## ASSIGNMENT
Apart from the images, every record below must be given again without alteration.

━━━ DATA RECORDS ━━━

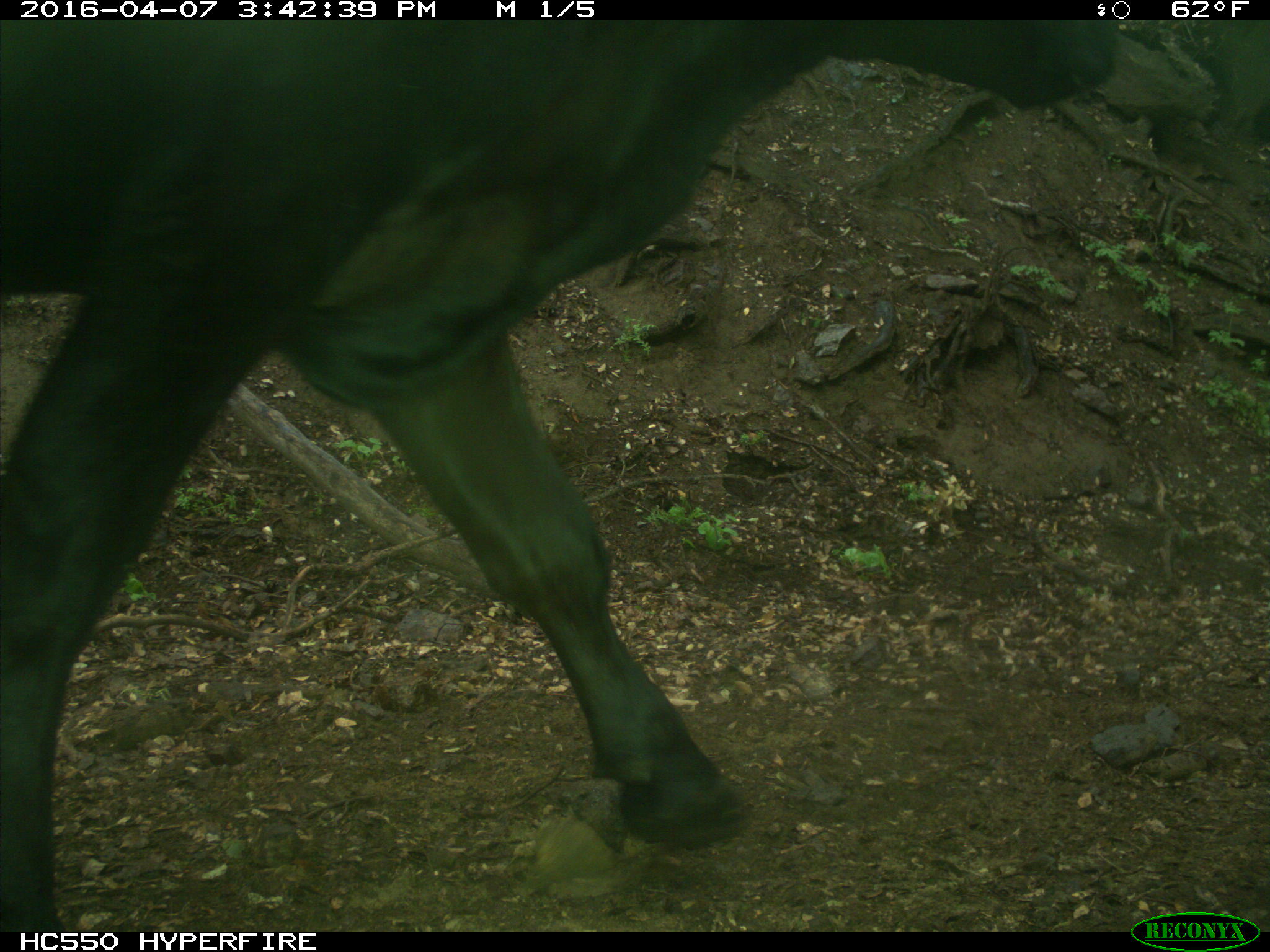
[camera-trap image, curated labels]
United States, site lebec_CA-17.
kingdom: Animalia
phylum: Chordata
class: Mammalia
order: Artiodactyla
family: Bovidae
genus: Bos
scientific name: Bos taurus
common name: domestic cow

━━━

## ANSWER BOX
[camera-trap image, curated labels]
United States, site lebec_CA-17.
kingdom: Animalia
phylum: Chordata
class: Mammalia
order: Artiodactyla
family: Bovidae
genus: Bos
scientific name: Bos taurus
common name: domestic cow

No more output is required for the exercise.